What if wastewater and rainwater flowing through city sewers could be used as a source of energy for heating and cooling buildings? This is what a team of researchers from the Technical School of Construction (ETSEM) of the Polytechnic University of Madrid has been studying, intending to understand the impact that this resource, which has so far been underused when it comes to providing energy to buildings, could have.
To do so, the UPM researchers have taken as a model an office building with a low-energy model located in Madrid and have evaluated whether or not the energy contribution of wastewater can be sufficient to warm and cool it.
"The primary objective of this research is to estimate the potential of wastewater to cover the annual thermal demand for heating and cooling. The secondary objective is to determine the impact of groundwater and rainwater on the thermal efficiency of a wastewater heat exchanger to ensure thermal comfort inside the building," explained Inmaculada Martínez, researcher at ETSEM and one of the authors of this work.
The main objective of this research is to estimate the potential of wastewater to cover the annual thermal demand for heating and cooling
For this purpose, several factors were taken into account that could influence the results, such as in which period of the year it could be more effective to use this type of energy, the impact of stormwater on the flow and temperature of the sewerage system and, consequently, how the efficiency of heat pumps is affected as a function of source side temperature, building demand and the location of the heat exchanger within the sewer system or the hypothetical heat exchange efficiency of wastewater flowing through sewer systems based on actual temperature and flow measurements.
A more effective option than geothermal systems
The results obtained by the UfM researchers show that sewage wastewater flowing at more than 5 l/s can provide sufficient thermal energy to meet the energy needs of an office building with a demand of 45 kW (60 W/m²). The efficiency, they say, is higher for heating than for cooling, although the data is good in both cases.
"The energy contribution of sewage wastewater is more favourable in the heating scenarios than in the cooling scenarios, improving the system performance by more than 22% compared to the geothermal system. Rainwater improves cooling performance by more than 14% compared to geothermal systems," the authors explain.
The research showed that the flow rate is the parameter that most directly affects the calculation of the maximum power available in the sewerage network, assuming a constant thermal jump (2 °C).
The energy contribution of sewage wastewater is more favourable in the heating scenarios than in the cooling scenarios, improving the system efficiency by more than 22% compared to the geothermal system
"The urban sewerage network guarantees sufficient flows and continuous water renewal throughout the year, so the cost-effectiveness of a heat exchanger installed in the sewerage network, properly dimensioned, would be higher than that of other geothermal systems, as well as guaranteeing the coverage of the building's energy demand with maximum performance.

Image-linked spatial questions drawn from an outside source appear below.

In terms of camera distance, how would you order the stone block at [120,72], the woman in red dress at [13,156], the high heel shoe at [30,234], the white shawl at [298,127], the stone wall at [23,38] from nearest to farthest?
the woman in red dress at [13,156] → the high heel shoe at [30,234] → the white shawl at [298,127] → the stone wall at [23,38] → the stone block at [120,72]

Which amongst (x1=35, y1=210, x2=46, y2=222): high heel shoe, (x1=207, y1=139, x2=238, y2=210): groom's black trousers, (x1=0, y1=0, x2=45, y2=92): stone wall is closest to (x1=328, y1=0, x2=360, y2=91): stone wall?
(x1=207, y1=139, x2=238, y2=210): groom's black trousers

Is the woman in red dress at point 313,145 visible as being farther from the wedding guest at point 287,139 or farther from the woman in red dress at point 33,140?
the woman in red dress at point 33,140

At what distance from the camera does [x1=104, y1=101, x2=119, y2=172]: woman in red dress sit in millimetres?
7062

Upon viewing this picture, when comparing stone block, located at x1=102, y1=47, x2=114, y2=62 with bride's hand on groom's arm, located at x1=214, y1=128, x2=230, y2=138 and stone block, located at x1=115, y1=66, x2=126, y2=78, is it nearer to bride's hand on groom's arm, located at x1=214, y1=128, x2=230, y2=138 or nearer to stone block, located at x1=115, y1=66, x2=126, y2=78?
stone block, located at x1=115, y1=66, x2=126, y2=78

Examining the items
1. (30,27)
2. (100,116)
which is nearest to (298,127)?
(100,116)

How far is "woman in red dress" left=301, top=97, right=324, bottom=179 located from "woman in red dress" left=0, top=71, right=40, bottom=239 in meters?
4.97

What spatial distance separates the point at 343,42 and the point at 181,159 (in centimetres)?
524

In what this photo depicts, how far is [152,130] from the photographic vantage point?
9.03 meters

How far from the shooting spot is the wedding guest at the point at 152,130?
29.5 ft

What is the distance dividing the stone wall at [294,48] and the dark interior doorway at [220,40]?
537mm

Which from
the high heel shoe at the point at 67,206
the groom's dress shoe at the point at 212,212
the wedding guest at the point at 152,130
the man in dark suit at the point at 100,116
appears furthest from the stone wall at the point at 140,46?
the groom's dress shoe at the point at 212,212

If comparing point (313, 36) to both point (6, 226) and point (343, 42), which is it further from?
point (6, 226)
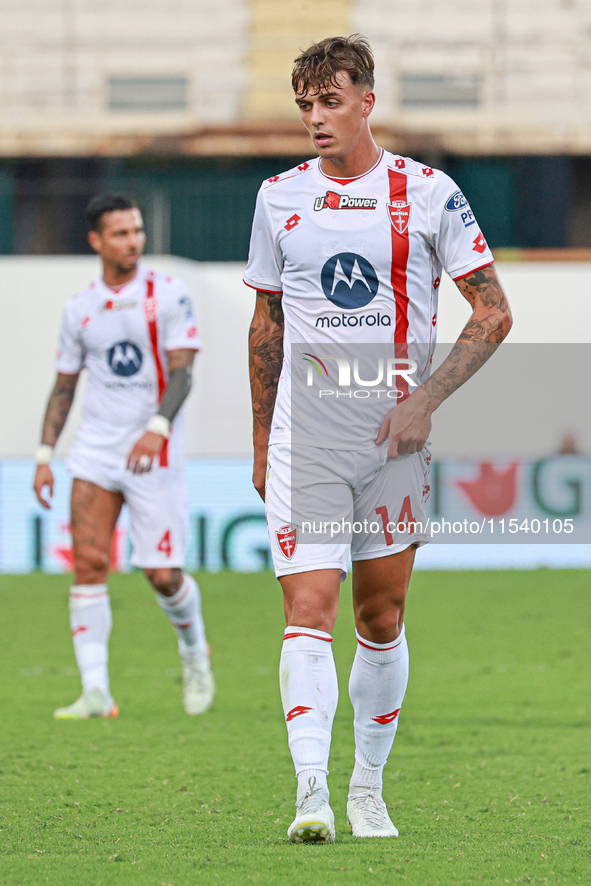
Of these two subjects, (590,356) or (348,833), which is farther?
(590,356)

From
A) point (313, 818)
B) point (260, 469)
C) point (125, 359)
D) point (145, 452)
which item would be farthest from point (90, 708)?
point (313, 818)

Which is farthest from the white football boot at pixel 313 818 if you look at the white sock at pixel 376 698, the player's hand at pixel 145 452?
the player's hand at pixel 145 452

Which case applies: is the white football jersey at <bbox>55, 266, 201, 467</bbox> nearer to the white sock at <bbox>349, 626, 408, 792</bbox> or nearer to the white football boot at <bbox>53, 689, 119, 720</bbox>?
the white football boot at <bbox>53, 689, 119, 720</bbox>

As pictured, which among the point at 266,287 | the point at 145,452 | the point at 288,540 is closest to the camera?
the point at 288,540

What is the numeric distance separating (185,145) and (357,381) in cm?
1728

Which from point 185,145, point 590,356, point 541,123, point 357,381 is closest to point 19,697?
point 357,381

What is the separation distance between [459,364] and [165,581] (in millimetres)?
2841

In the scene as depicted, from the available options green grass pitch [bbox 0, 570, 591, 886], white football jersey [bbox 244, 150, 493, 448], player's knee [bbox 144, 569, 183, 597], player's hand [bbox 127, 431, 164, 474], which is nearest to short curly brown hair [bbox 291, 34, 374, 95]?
white football jersey [bbox 244, 150, 493, 448]

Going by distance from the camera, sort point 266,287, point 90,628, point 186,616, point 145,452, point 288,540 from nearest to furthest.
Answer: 1. point 288,540
2. point 266,287
3. point 145,452
4. point 90,628
5. point 186,616

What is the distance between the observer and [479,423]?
51.3 feet

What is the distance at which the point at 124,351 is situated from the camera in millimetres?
6059

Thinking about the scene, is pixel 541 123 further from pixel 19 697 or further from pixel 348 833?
pixel 348 833

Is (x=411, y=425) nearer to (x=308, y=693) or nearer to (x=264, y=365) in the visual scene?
(x=264, y=365)

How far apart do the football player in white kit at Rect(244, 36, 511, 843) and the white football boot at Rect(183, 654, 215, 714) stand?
7.90 feet
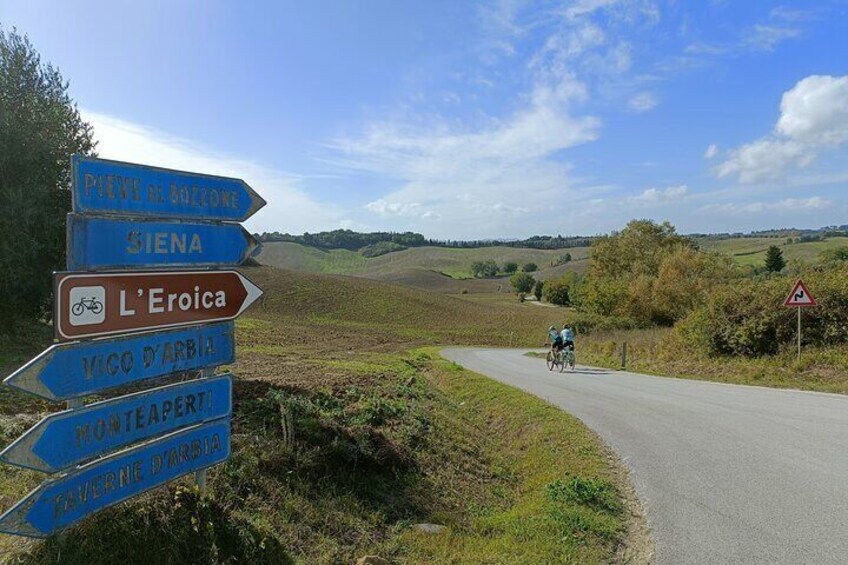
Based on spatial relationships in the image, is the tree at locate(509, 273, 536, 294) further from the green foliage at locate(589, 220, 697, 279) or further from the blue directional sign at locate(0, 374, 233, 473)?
the blue directional sign at locate(0, 374, 233, 473)

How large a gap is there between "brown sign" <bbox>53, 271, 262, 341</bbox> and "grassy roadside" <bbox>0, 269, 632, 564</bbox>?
4.48 ft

In turn, the performance of the system is determined by the characteristics of the heat exchangers and the source temperature. "The wastewater in the sewerage system maintains a constant and favourable temperature range of 15°C to 25°C throughout the year, due to the continuous heat input from the domestic hot water and the geothermal tempering of the underground sewerage infrastructure, which makes it a good alternative source of energy," they add.

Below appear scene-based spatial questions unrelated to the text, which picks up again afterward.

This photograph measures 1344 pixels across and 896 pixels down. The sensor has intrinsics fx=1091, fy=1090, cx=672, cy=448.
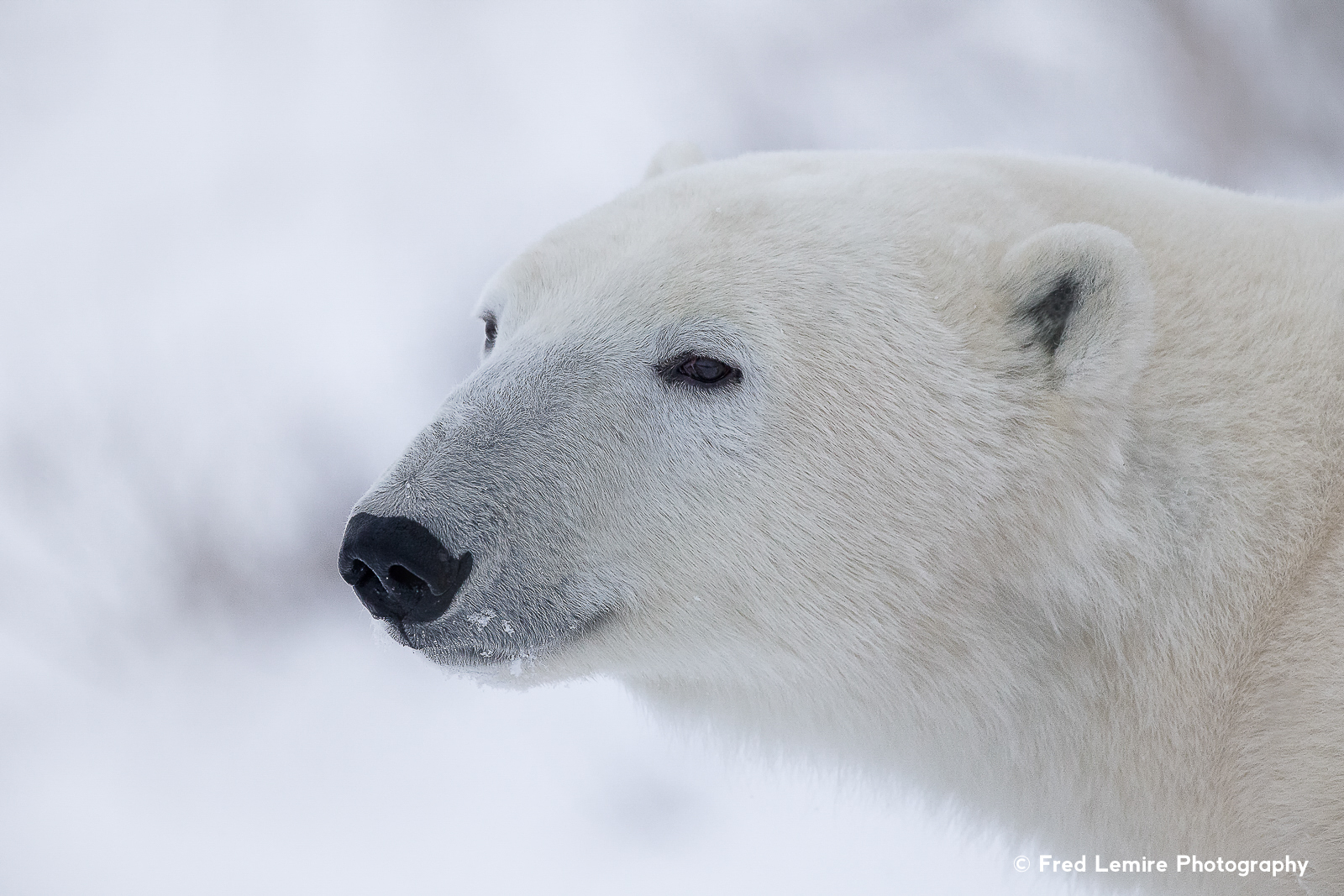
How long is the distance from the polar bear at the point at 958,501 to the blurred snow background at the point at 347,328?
5.31 feet

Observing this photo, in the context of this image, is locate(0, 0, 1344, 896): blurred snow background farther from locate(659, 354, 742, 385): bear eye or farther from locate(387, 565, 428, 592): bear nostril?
locate(659, 354, 742, 385): bear eye

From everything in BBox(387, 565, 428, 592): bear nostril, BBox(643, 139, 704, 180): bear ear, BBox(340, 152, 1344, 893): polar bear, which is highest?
BBox(643, 139, 704, 180): bear ear

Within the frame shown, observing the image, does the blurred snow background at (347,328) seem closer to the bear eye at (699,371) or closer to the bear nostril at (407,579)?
the bear nostril at (407,579)

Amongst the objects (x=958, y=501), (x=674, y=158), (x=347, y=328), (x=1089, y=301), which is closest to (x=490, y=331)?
(x=674, y=158)

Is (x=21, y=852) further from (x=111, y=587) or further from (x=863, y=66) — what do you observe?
(x=863, y=66)

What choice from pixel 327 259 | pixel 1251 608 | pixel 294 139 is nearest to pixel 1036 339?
pixel 1251 608

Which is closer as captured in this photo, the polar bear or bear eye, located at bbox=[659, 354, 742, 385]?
the polar bear

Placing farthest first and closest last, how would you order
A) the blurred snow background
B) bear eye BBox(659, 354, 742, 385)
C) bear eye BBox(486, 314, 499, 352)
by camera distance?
1. the blurred snow background
2. bear eye BBox(486, 314, 499, 352)
3. bear eye BBox(659, 354, 742, 385)

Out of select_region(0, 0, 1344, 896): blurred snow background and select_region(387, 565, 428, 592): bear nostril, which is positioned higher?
select_region(0, 0, 1344, 896): blurred snow background

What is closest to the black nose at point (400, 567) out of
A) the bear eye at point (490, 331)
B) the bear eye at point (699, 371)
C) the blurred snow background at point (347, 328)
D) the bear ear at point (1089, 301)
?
the bear eye at point (699, 371)

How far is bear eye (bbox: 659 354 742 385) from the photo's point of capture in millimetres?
2256

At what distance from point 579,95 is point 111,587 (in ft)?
11.7

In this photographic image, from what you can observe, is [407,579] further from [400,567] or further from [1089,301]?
[1089,301]

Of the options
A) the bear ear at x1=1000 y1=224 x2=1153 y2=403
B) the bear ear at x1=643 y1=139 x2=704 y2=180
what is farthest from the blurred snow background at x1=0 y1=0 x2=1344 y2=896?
the bear ear at x1=1000 y1=224 x2=1153 y2=403
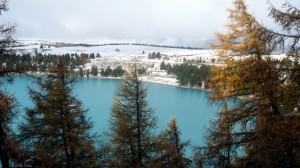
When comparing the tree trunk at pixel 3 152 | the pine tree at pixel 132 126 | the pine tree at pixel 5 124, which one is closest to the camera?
the pine tree at pixel 5 124

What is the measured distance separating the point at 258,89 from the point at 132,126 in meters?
5.97

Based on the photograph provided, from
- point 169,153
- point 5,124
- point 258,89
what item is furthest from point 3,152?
point 169,153

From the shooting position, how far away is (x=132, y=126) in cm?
1200

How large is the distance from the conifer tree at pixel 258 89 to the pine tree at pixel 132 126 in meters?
4.47

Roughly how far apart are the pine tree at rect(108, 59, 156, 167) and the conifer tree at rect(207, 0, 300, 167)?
14.7 feet

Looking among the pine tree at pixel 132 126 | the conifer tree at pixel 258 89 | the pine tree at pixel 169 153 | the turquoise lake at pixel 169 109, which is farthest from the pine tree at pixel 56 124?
the turquoise lake at pixel 169 109

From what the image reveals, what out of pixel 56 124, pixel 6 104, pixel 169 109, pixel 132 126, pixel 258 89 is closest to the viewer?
pixel 6 104

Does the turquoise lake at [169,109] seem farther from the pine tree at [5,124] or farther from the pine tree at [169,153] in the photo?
the pine tree at [5,124]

Data for better positioning of heat exchangers
For the researchers, the importance of this work, recently published in the journal Buildings, lies in the fact that it addresses one of the many by-products that can be obtained from the wastewater present in the surroundings of buildings: thermal energy, and provides sufficient data to decide where to place and how to size heat exchangers in sewage systems.
"The aim is to use this water as a source of renewable energy, breaking the paradigm of water as a waste to be eliminated and recognising it as a resource with great potential," explains the UPM researcher. "The results can also help to establish a predictive method or design and sizing guidelines for heat exchangers in sewer systems, as it provides sufficient data to decide whether it is convenient to place the exchanger before or after the point where rainwater is discharged, depending on the energy demand of the building (whether heating or cooling prevails). This decision must take into account urban characteristics (asphalted areas and natural green areas), climatic conditions and rainfall," he concludes.
The recovery and use of these energy resources, energy waste that comes from energy transformations in our cities and is discharged incorporated in used water to underground urban networks, is a circular and efficient action with an important potential that this study contributes to identify, manage and exploit.